Un reportaje del medio austríaco ORF.at visitó la planta para conocer cómo afectará esta transición a sus operaciones y a sus trabajadores. La principal preocupación era determinar si el abandono de los discos físicos supondría despidos masivos para los empleados dedicados a la fabricación de medios ópticos.
Según Dietmar Tanzer, director ejecutivo de Sony DADC, la producción relacionada con PlayStation representa actualmente cerca del 50% del volumen total de la planta, aunque solo un 20% corresponde a nuevos pedidos. De cara a 2028, la compañía estima que ese volumen caerá hasta aproximadamente un 10%, reflejando el fuerte impacto que tendrá el cambio hacia el formato digital.
Como consecuencia de esta decisión, los 300 trabajadores de la planta fueron informados de que la instalación iniciará un proceso de reestructuración. Sin embargo, Tanzer aseguró que no existen planes de realizar despidos, ya que la empresa lleva tiempo preparándose para esta transformación.

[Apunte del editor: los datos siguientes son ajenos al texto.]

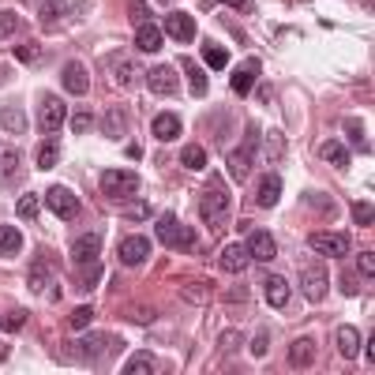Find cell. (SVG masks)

De hecho, Sony ya había anticipado este escenario y ha invertido alrededor de 30 millones de euros en nueva maquinaria destinada a fabricar microlentes ópticas, un negocio completamente distinto al de la producción de discos y que será el nuevo eje de la planta.

El responsable de la división Micro Optics, Markus Streibl, explicó que esta tecnología consiste en la miniaturización de sistemas ópticos para dirigir y enfocar la luz en espacios muy reducidos. Entre sus posibles aplicaciones se encuentran soluciones para la industria automotriz, como intermitentes capaces de proyectar señales luminosas sobre el asfalto, además de otros desarrollos tecnológicos.
Como parte de esta transición, los empleados ya comenzaron a ser reasignados desde las líneas de producción de discos hacia la nueva división de Micro Optics, donde actualmente están probando la maquinaria instalada. Sony tiene previsto ofrecerles un amplio programa de capacitación antes de iniciar la producción masiva de microlentes durante el próximo año.
Este movimiento también supone un duro golpe para quienes esperan que Sony revierta su decisión sobre los juegos físicos. Iniciativas como Don’t Kill the Disc, que ya supera las 30.000 firmas, buscan presionar a la compañía para mantener el formato físico. Sin embargo, la inversión multimillonaria y la reconversión de la mayor planta de discos de PlayStation dejan entrever que un cambio de rumbo resulta cada vez más improbable.